By all reasonable expectations, the Bearcats should not win this game. Top 10 teams should never lose to unranked teams. That said, the Bearcats have some recent history in springing the upset. Here’s a look at all the times Top 10 teams have come to Clifton.
Pre-BCS Bearcats football is usually something to shield your eyes from. The Bearcats are unique in that they’ve earned a reputation as a consistently successful team over the past decade despite the fact that the first 120 or so years of Bearcats football was a veritable wasteland of success. The ‘Cats stack up well with some of the best teams in the country since 2006, but it’s brutal looking back earlier than that.
Scenes at Nippert Stadium in 1942, dates unknown. (UC Libraries)
While the globe was wrapped up in World War II, the 1942 Georgia Bulldogs were the first AP-ranked team the Bearcats faced in program history. Georgia would go on to finish the season 11–1 with a Rose Bowl win, and were recognized by several publications as National Champions. (9–1 Ohio State was given the crown by the AP.) The Bulldogs raced out to a 21–0 lead in the first quarter, which essentially killed any hopes of an upset. The Bearcats were able to fight for the next 45 minutes and the score over the next three quarters was a very respectable 14–13. The Bearcats went on to finish 8–2 that year, becoming the best UC squad since the red and black went 9–1–1 in 1897. Because of the ongoing World War, there would be no Bearcats football in 1943 and 1944.

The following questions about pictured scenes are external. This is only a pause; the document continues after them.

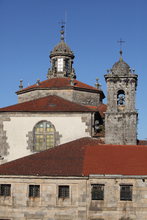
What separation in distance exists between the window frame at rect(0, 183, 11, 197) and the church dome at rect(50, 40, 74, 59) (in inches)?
969

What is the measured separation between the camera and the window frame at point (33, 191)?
116 ft

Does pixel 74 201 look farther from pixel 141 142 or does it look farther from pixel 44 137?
pixel 141 142

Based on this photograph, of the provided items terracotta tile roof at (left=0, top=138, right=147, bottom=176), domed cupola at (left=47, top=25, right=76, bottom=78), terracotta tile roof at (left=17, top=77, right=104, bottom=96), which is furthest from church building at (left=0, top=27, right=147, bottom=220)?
domed cupola at (left=47, top=25, right=76, bottom=78)

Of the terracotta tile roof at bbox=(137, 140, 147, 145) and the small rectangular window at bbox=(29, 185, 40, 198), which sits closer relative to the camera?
the small rectangular window at bbox=(29, 185, 40, 198)

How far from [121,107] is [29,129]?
8688mm

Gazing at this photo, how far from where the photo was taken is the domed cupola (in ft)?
185

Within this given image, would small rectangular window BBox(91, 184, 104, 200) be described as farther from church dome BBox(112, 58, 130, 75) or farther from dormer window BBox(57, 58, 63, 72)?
dormer window BBox(57, 58, 63, 72)

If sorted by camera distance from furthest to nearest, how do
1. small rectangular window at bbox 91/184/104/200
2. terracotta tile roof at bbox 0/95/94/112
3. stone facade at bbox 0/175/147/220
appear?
terracotta tile roof at bbox 0/95/94/112 → small rectangular window at bbox 91/184/104/200 → stone facade at bbox 0/175/147/220

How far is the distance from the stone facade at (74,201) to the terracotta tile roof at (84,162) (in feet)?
1.75

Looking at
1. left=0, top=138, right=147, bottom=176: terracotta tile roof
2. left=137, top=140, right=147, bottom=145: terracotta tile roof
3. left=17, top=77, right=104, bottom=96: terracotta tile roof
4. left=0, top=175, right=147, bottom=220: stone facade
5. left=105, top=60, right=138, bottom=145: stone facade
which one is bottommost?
left=0, top=175, right=147, bottom=220: stone facade

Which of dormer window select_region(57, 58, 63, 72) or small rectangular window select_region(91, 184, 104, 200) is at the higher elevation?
dormer window select_region(57, 58, 63, 72)

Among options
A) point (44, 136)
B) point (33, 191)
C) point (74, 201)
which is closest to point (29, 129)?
point (44, 136)

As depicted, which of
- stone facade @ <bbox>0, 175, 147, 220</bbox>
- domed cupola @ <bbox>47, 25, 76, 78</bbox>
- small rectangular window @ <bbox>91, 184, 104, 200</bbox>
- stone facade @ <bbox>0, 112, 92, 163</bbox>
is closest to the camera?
stone facade @ <bbox>0, 175, 147, 220</bbox>

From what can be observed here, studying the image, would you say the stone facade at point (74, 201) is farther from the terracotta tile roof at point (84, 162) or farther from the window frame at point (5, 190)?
the terracotta tile roof at point (84, 162)
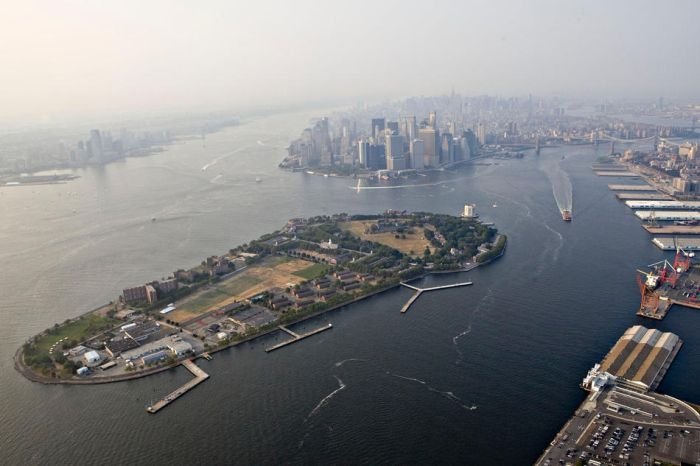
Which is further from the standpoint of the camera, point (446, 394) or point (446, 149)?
point (446, 149)

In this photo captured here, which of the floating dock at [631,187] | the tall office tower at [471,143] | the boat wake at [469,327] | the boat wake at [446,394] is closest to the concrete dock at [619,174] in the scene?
the floating dock at [631,187]

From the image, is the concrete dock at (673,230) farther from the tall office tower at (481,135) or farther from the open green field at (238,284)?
the tall office tower at (481,135)

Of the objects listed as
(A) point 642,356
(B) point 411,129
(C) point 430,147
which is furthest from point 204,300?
(B) point 411,129

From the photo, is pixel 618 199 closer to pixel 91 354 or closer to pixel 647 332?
pixel 647 332

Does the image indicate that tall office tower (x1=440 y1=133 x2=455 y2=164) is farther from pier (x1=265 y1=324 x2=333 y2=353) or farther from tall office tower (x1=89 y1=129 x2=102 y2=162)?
pier (x1=265 y1=324 x2=333 y2=353)

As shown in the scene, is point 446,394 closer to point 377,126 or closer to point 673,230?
point 673,230

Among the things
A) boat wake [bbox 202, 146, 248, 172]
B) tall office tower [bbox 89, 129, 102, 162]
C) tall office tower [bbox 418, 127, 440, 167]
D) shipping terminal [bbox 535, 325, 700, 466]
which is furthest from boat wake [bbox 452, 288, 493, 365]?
tall office tower [bbox 89, 129, 102, 162]

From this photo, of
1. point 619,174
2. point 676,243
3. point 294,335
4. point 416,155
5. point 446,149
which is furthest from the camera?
point 446,149

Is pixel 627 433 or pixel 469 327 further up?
pixel 469 327
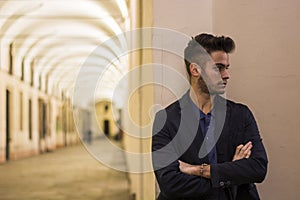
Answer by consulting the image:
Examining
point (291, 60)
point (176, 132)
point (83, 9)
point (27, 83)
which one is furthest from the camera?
point (27, 83)

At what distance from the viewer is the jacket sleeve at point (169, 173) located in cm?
200

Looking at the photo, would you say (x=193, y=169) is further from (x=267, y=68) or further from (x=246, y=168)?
(x=267, y=68)

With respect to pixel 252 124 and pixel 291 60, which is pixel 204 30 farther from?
pixel 252 124

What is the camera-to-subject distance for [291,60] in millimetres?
2660

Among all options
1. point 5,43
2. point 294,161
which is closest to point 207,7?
point 294,161

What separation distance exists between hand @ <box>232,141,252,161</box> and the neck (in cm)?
21

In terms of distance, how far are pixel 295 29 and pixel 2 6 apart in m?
11.4

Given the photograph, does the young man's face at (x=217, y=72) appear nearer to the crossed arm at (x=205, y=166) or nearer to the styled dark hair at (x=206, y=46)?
the styled dark hair at (x=206, y=46)

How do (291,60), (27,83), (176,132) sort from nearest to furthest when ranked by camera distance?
(176,132), (291,60), (27,83)

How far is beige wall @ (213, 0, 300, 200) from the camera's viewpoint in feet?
8.73

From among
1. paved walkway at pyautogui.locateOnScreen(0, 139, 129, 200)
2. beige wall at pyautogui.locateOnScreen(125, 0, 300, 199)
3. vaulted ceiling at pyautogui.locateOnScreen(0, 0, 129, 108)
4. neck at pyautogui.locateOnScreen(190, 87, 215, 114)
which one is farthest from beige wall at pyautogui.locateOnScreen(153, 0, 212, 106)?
paved walkway at pyautogui.locateOnScreen(0, 139, 129, 200)

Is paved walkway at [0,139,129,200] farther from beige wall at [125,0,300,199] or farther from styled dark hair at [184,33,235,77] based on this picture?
styled dark hair at [184,33,235,77]

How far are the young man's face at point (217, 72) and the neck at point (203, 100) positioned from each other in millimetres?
68

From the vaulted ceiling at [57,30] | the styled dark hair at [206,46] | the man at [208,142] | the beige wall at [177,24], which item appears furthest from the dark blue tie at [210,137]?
the vaulted ceiling at [57,30]
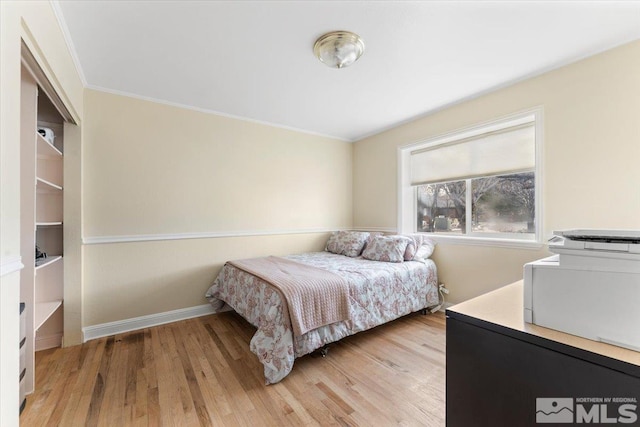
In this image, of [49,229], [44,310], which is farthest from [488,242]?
[49,229]

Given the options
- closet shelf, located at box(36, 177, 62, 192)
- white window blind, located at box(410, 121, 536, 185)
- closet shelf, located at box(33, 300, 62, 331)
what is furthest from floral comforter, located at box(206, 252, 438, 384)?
closet shelf, located at box(36, 177, 62, 192)

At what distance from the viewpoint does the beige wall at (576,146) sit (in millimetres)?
1853

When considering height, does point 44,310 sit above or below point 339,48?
below

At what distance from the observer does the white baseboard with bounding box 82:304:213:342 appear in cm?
243

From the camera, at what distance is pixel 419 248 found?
10.0ft

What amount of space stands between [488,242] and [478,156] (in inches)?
36.3

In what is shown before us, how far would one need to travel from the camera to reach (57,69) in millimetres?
1669

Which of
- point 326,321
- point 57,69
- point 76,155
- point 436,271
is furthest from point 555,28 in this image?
point 76,155

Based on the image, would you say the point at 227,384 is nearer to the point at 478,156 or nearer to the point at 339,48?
the point at 339,48

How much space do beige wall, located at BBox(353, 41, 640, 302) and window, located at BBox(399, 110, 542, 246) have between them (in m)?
0.12

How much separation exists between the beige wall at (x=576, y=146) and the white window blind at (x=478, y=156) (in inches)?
7.1

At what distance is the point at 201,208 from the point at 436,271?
9.31 feet

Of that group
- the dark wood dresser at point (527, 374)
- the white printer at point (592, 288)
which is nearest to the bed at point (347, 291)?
the dark wood dresser at point (527, 374)

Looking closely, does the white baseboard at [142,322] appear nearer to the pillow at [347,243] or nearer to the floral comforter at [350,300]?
the floral comforter at [350,300]
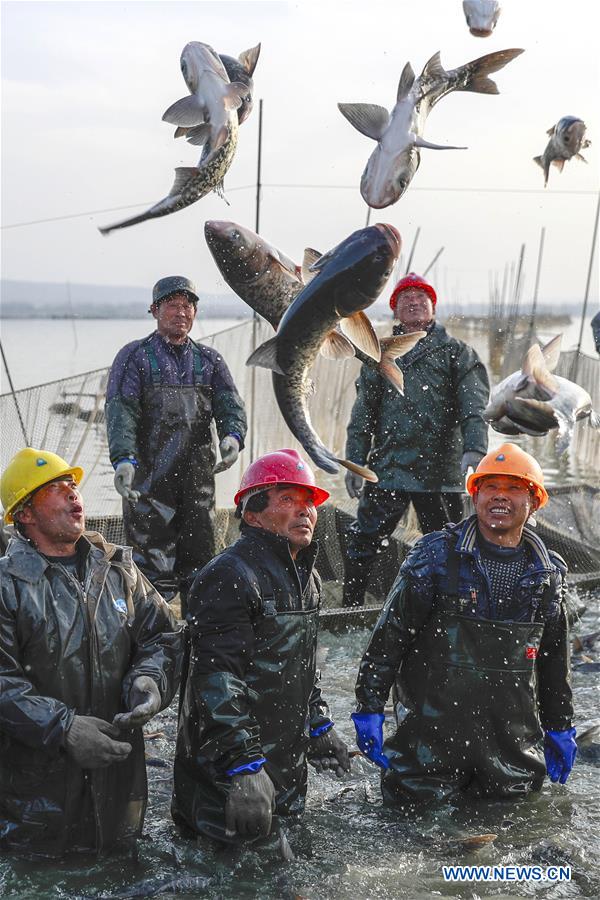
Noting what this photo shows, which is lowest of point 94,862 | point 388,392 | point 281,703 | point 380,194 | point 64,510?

Cincinnati vs Florida State official game program
In November 1979, the Seminoles of Florida State ran out onto the Nippert Stadium AstroTurf as the first Top 10 team to visit Nippert Stadium in more than 37 years. The ‘Noles were led by Bobby Bowden in his fourth of 34 years as head coach in Tallahassee. A crowd of 14,539 gathered in Clifton and had no idea what they were in for. “Cincinnati just scares the daylights out of me,” said Bowden. His fear was justified. An early Bearcats turnover and a long touchdown drive put Florida State up 7–0 after the first quarter, but the tides quickly turned.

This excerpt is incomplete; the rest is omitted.